On Saturday, I had finally been roped into doing a service project with church. I had been avoiding it for no particular reason. In high school I did a lot of community service stuff but haven’t been that active since and it’s been kind of weird. I was generally dreading the work on Saturday but when I got there it was so good. It was basically a soup kitchen sort of deal and I didn’t even have to interact with people much. I was upstairs washing the enormous cooking dishes in the shower room. I got to know some cool people and even went out to lunch with them afterwards which, you may know, is really saying something.

It felt good to actually be doing something for other people rather than just spouting my nonsense on here about helping people and doing hard things. The project is only once a month but I definitely intend to go until I leave Korea. It was just so easy, even in the very, very hot heat and very, very humid humidity. If I can’t spare a few hours once a month then I would be a very different person than I’d like to think myself.

So it’s summer break and, naturally, I have an extra extra class (having already been teaching an extra one all term). I recognize that there are plenty of worse situations out there for summer school stuff but I will not let that fact detract from my desire to complain, not in the slightest. Allow me to explain what my schedule will look like for the next couple weeks.

On Mondays and Fridays I will go to work at 2:30 (actually, that’s when I must be there, I will certainly be there before then) and teach from 3-10. On Tuesdays and Thursdays I will arrive at 12:30 (again, I will actually be arriving before then) and teach from 1-10. On Wednesdays, blessedly, I will arrive at 2:30 (probs actually right around then) and teach 4-7.

There are breaks; between three hour classes we get a fifteen minute break and a five minute break every hour (though we aren’t meant to leave our classrooms during the short breaks, so they’re only kind of breaks).

Today was my first day of that, about a ten-hour day with the last nine spent actually teaching classes. Less than ideal. But livable. I’m not psyched to do it again on Tuesday, which is also my birthday. But whatever, can’t win ’em all.

_Information shown:_
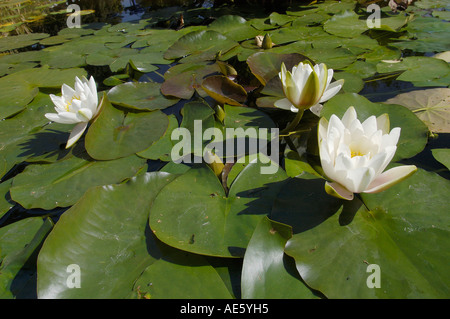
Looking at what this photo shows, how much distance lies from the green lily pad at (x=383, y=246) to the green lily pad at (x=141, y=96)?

_Challenge:_ Pick up the account of the church service project and summer teaching schedule after its last sentence and keep it going.

_Reply to the exercise:_
You have two different kinds of work outlined, then. One for pay which is draining and one for free which is enlivening. I won’t deny a touch of hypocrisy in preaching service, but I’m working on it.

Not to be served, but to serve. Good luck to us all.

Learning to be Proud

So last weekend I made kind of sudden plans to get approximately eight months’ worth of social outings in. To be honest, I didn’t really even make plans. But I ventured.

It was what I want to call Seoul Pride but is actually called the Korea Queer Culture Festival and on Saturday afternoon there was a parade. I had never been to anything of the sort and figured it would be a different opportunity as my first out thing to do. So I thought I’d go down, check it out, and go home. Hour, hour and a half probs. In the event, I was there like four (it may not sound like much to you, but it was ages for someone whose maximum socializing is typically under an hour daily).

The first thing was that it was raining. Raining to the point where I abandoned the idea of taking my raincoat in favor of only an umbrella, which I typically abhor (because I’m a Washington snob). So I get to Seoul Plaza, where everything is happening, and it’s raining. Good thing I have an umbrella. Then it’s raining really hard. Because monsoon. And the nature of crowds+Keegan+umbrellas is that I get soaked because there are so many umbrellas and most of them end up stabbing me in the neck at some point and gushing rain down my back and shoulders. But whatever, being soaked meant I wasn’t too hot (which I definitely would have been otherwise). By the time the parade started, about two hours after I arrived, it mercifully stopped.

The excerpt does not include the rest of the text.